Um Encontro Cultural que Celebra as Expressões da Diáspora Africana
Nos dias 10 a 12 de abril, Lagoa Santa se prepara para receber a quarta edição do Festival Viva África, um evento que se consolidou como um dos mais importantes encontros voltados às manifestações culturais da diáspora africana na Região Metropolitana de Belo Horizonte. Durante três dias, o festival promete oferecer ao público uma rica programação que inclui cinema, música, gastronomia, literatura, debates, oficinas e uma feira criativa.
O festival, realizado no Centro Cultural Casa Crioula, tornou-se um ponto de encontro significativo para artistas, pesquisadores, educadores e todos que desejam explorar as diversas expressões culturais ligadas ao continente africano. A proposta é ampliar o acesso a produções artísticas e promover discussões contemporâneas sobre identidade, memória e a circulação cultural entre territórios que têm laços históricos.
Nos últimos anos, Lagoa Santa tem se destacado no circuito cultural da Região Metropolitana, atraindo um público cada vez maior com suas iniciativas independentes. O Viva África se insere nesse contexto, transformando a Casa Crioula em um espaço de intercâmbio artístico e intelectual, onde a valorização da produção artística negra em Minas Gerais é central.

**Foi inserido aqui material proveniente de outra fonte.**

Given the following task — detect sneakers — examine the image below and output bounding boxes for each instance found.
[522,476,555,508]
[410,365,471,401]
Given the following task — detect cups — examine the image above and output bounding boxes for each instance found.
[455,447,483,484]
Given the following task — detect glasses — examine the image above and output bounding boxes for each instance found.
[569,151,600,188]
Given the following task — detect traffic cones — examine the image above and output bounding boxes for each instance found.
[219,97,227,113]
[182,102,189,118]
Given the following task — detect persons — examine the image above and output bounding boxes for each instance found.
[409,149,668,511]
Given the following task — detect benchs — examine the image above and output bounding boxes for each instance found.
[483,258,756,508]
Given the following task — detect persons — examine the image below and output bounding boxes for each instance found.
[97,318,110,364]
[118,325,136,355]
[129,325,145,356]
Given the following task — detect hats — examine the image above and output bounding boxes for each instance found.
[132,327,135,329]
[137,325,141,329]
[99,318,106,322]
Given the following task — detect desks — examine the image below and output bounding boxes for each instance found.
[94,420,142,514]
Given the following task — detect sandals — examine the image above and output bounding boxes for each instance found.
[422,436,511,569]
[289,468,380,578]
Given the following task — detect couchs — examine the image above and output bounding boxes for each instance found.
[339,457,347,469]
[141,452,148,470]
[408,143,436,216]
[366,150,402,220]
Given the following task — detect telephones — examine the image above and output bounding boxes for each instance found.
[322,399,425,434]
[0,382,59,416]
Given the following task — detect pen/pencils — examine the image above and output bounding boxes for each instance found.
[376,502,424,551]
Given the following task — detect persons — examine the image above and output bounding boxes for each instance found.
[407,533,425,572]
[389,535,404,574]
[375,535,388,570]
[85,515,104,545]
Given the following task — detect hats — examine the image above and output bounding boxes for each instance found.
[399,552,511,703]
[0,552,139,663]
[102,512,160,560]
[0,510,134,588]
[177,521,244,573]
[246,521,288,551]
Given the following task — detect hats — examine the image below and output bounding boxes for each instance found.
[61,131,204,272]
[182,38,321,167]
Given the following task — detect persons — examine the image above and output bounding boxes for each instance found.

Durante o festival, os participantes poderão assistir a sessões de cinema focadas na produção africana, participar de rodas de conversa, apreciar apresentações musicais e experimentar a rica gastronomia do continente. A programação destaca artistas da diáspora africana e da cena cultural mineira, promovendo encontros entre diferentes linguagens e trajetórias.
Entre as atrações estão o show do senegalês Mamour Ba e Filhos, que traz a essência da música tradicional africana; a apresentação do consagrado Sérgio Pererê e sua banda, um nome forte da música contemporânea em Minas Gerais; e a presença do Samba de Senzala, um grupo do Quilombo do Açude que se dedica a preservar a tradição do samba de raiz no estado.
Além das apresentações, DJs que representam variados contextos culturais também farão parte da programação, assim como oficinas e experiências gastronômicas que convidam o público a se aproximar dos sabores africanos. O festival ainda promove a circulação de ideias e saberes, com o lançamento de livros, exposições e debates que criam um ambiente propício à troca cultural, pensamento crítico e convivência coletiva.
Para as crianças, haverá uma oficina do projeto Makamba Brincante, que busca resgatar brincadeiras tradicionais de raiz africana, proporcionando uma experiência lúdica e educativa.
Idealizado pelo guineense João Paulo Esteves, fundador do Centro Cultural Casa Crioula, o Festival Viva África nasceu com o intuito de aproximar os brasileiros das experiências culturais vibrantes do continente africano e das comunidades da diáspora. Com o passar das edições, o evento se firmou como uma plataforma de intercâmbio cultural, unindo artistas, educadores e pesquisadores em torno de um espaço de diálogo e criatividade.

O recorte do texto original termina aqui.